**Provided passage**
****************
Biodiversity areas, especially primary forests, provide multiple ecosystem services for the local population and the planet as a whole. The rapid expansion of human land use into natural ecosystems and the impacts of the global climate crisis put natural ecosystems and the global biodiversity under threat.

The mapme.biodiversity package helps to analyse a number of biodiversity related indicators and biodiversity threats based on freely available geodata-sources such as the Global Forest Watch. It supports computational efficient routines and heavy parallel computing in cloud-infrastructures such as AWS or Microsoft Azure using in the statistical programming language R. The package allows for the analysis of global biodiversity portfolios with a thousand or millions of AOIs which is normally only possible on dedicated platforms such as the Google Earth Engine. It provides the possibility to e.g. analyse the World Database of Protected Areas (WDPA) for a number of relevant indicators. The primary use case of this package is to support scientific analysis and data science for individuals and organizations who seek to preserve the planet biodiversity. Its development is funded by the German Development Bank KfW.

Installation

The package and its dependencies can be installed from CRAN via:

install.packages("mapme.biodiversity", dependencies = TRUE)

To install the development version, use the following command:

remotes::install_github("https://github.com/mapme-initiative/mapme.biodiversity", dependencies = TRUE)

Available resources and indicators

Below is a list of the resources currently supported by mapme.biodiversity.

name description licence
accessibility_2000 Accessibility data for the year 2000 from the Global Accessibility Map project See JRC data policy: https://joint-research-centre.ec.europa.eu/jrc-mission-statement-work-programme/data-policy_en
biodiversity_intactness_index Biodiversity Intactness Index CC-BY-4.0
chelsa Climatologies at High resolution for the Earth Land Surface Areas (CHELSA) Unknown - Must cite!
****************
**Provided records**
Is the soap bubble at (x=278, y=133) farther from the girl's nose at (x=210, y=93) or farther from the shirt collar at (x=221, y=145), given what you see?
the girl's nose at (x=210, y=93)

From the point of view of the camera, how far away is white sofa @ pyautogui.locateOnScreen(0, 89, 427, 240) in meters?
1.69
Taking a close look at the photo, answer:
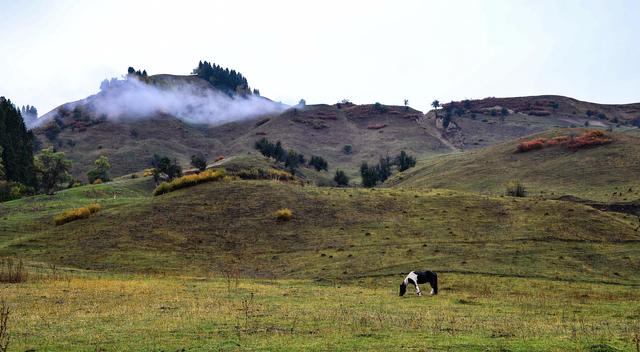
****************
**Tasks for this exercise**
• a. According to the mapme.biodiversity passage, which organization funds the package's development?
• b. Count the lines in the listing that contain the string "girl". Give only the number.

**Complete answers**
• a. The German Development Bank KfW.

• b. 2